On October 13, 1976, Dr. Hlynka said this about the merits of multiculturalism:
It is by celebrating and preserving a nation’s variety and diversity that tolerance and brotherhood are taught. Uniformity does not create tolerance. It fosters intolerance for anything different.
Is not the truth the exact opposite? Is it not the work of the Human Rights Commission in promoting visible minorities which Dr. Hlynka deplores, exactly functioning as he wishes? Is it not preserving diversity? Is this not creating intolerance, at least in Dr. Hlynka? Indeed is it not the great achievement of the Ukrainian community in integrating into Canadian society one of its strengths, not its weaknesses?

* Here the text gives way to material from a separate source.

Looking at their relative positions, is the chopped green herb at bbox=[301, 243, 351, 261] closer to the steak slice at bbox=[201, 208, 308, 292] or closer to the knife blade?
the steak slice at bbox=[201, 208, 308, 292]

We can’t ask the good Dr. for his thoughts on this, or on the relationship between culture and law, or on the new attack on our freedoms from supporters of Sharia Law. Who knew that the multiculturalism the Ukrainians were calling for would be the entry point through which cultural Marxists would carry their march through the institutions, promote mass immigration of non-Europeans, and try to destroy Canada’s European heritage from within? Certainly not Dr. Hlynka who, as far as I can see, was asking for recognition of Ukrainian culture in Canada without fully realizing that once Canada’s culture was disassociated from any foundational bedrock in English law and the two founding races, it would only be another step before a whole array of visible minorities would be asking for their own cultural and ethnic recognition — against the very ethnic interests of Ukrainians!
It is often said the road to Hell is paved with good intentions. Dr. Hlynka certainly had good intentions; he was a good man, honoured by his community, and his country. Only later, perhaps not even in our lifetime, will we see if his greatest achievement may be the beginning of the end of this great land of ours.